● **THE EXERCISE**: Can you print, word for word, the part of the dog-walking story below starting with "I told her about Barb." and going on through "wild, and protected."?

● **SOURCE EXTRACT**:
She climbed those stairs like Everest, all the way up, then opened the door to the dogs’ room. A pit bull jumped up on me. She was the older one, brindle colored with scars on her head.
“Oh, good, she likes you,” Barb said with obvious relief in her voice. We talked for a little while, and then I walked the dogs. The older one was well-behaved and left slack in the leash. The younger one pulled me down the sidewalk. When I got back I asked her for a favor.
“Could I take your picture and put it on my website?” I asked. “I want to start telling the stories of the people who live in my neighborhood.”
“Oh, my,” she said, “I have to fix my hair. She rain into the bathroom and came out, furiously patting her clothes down and fixing her hair. She was suddenly a bundle of nerves.
“Don’t worry,” I said. “You look great.”
* * * * *
Maile came back from running her errands and found me on the porch, working. Leo was asleep in the stroller. Mai started to laugh, because she knows I like to keep to myself. She knows I’m not a spontaneous kind of person.
“How was it, walking the dogs?” she asked, smiling.
I told her about Barb. I told her about the dogs. I shook my head, finding it hard to believe how far outside of my expectations a morning can go when I follow that quiet voice.
The voice only audible in the silence.
* * * * *
Friends, before you go let me tell you about a book that came out on Tuesday, just yesterday, a book I can’t wait to read. It’s called Wild in the Hollow and it’s written by my friend Amber Haines. Here’s what it’s about:
I always knew there was more than what my eyes could see. Maybe that’s why it’s easy for me to imagine Eden. I have my own version, the place where I clearly remember my early childhood experience as beautiful, wild, and protected.

● **RECORDED DATA**:
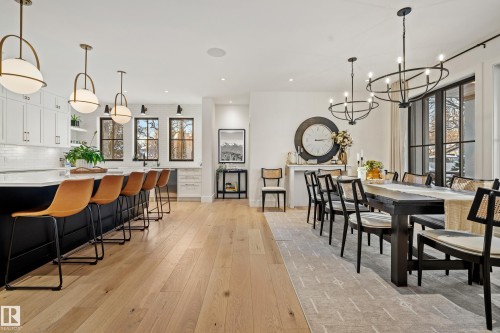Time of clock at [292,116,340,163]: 3:13
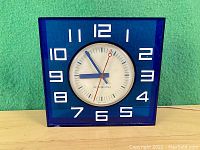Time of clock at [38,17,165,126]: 8:54
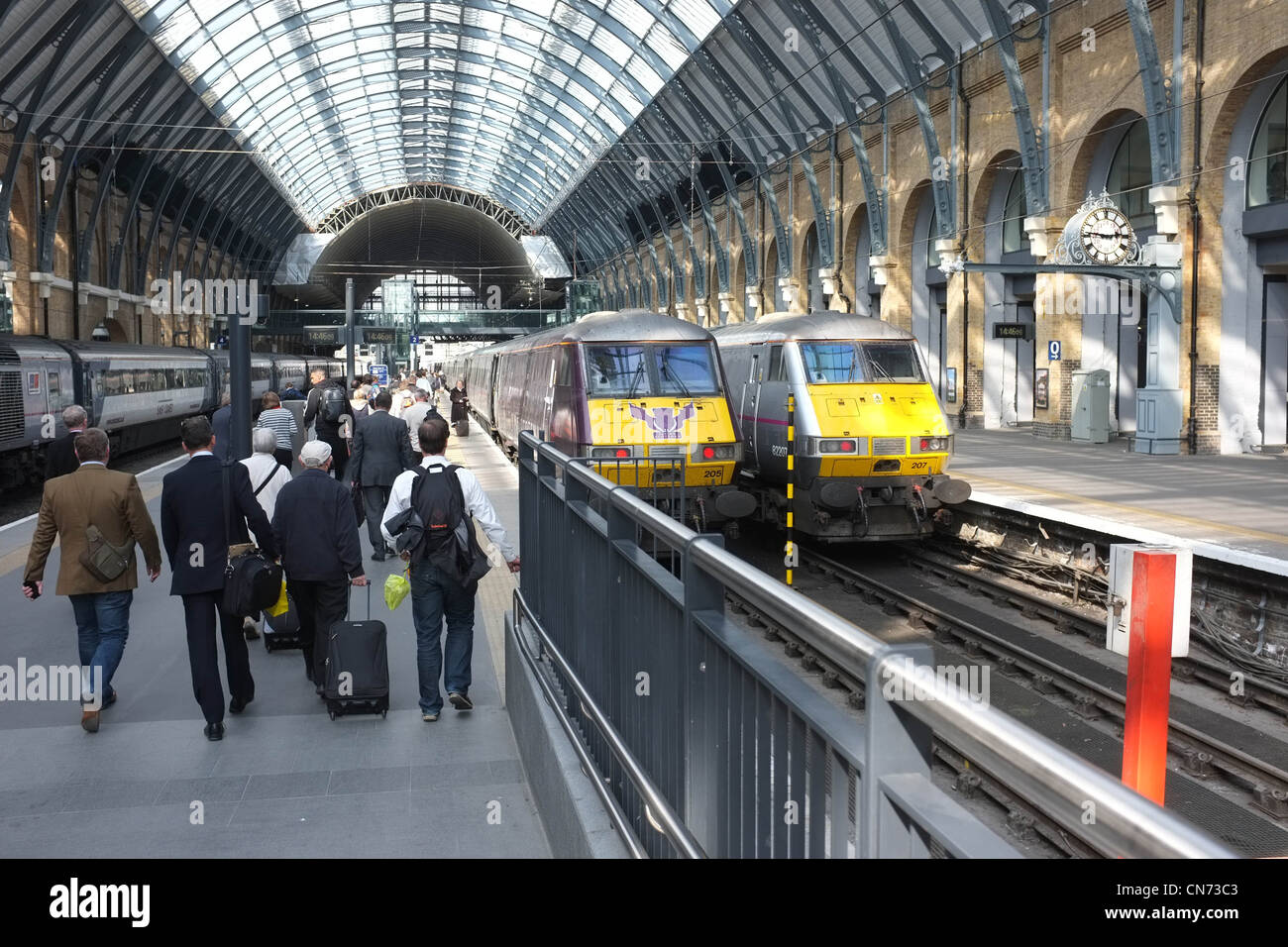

● **ANSWER FOR THIS EXERCISE**:
I told her about Barb. I told her about the dogs. I shook my head, finding it hard to believe how far outside of my expectations a morning can go when I follow that quiet voice.
The voice only audible in the silence.
* * * * *
Friends, before you go let me tell you about a book that came out on Tuesday, just yesterday, a book I can’t wait to read. It’s called Wild in the Hollow and it’s written by my friend Amber Haines. Here’s what it’s about:
I always knew there was more than what my eyes could see. Maybe that’s why it’s easy for me to imagine Eden. I have my own version, the place where I clearly remember my early childhood experience as beautiful, wild, and protected.